* _Request_:
Reproduce the material below verbatim, omitting the pictures.

[START Material for this exercise]

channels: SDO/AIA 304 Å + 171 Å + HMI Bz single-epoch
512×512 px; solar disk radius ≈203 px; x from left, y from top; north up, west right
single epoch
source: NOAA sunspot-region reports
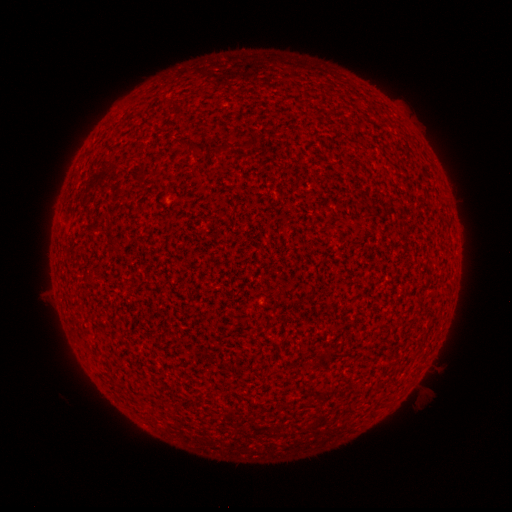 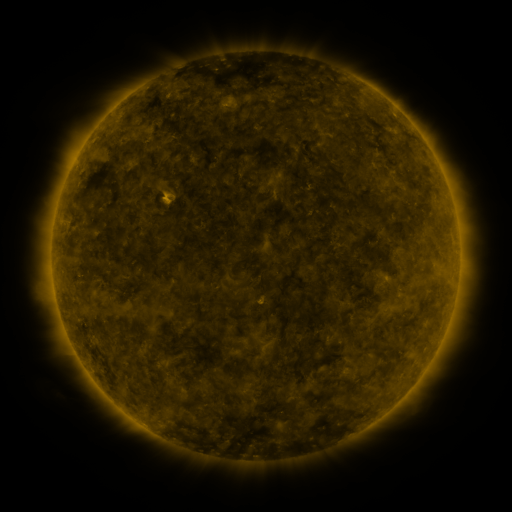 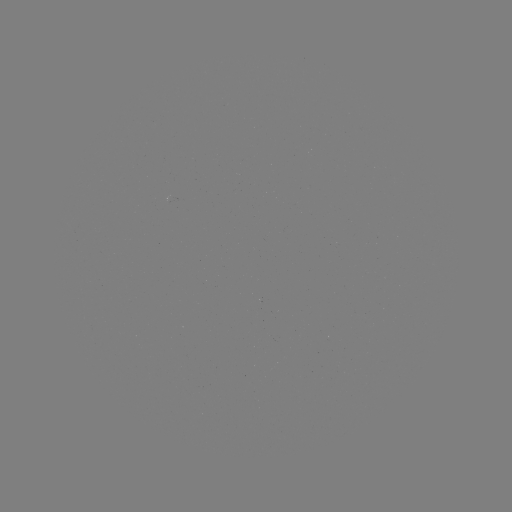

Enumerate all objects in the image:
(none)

[END Material for this exercise]

* _Solved problem_:
channels: SDO/AIA 304 Å + 171 Å + HMI Bz single-epoch
512×512 px; solar disk radius ≈203 px; x from left, y from top; north up, west right
single epoch
source: NOAA sunspot-region reports

Enumerate all objects in the image:
(none)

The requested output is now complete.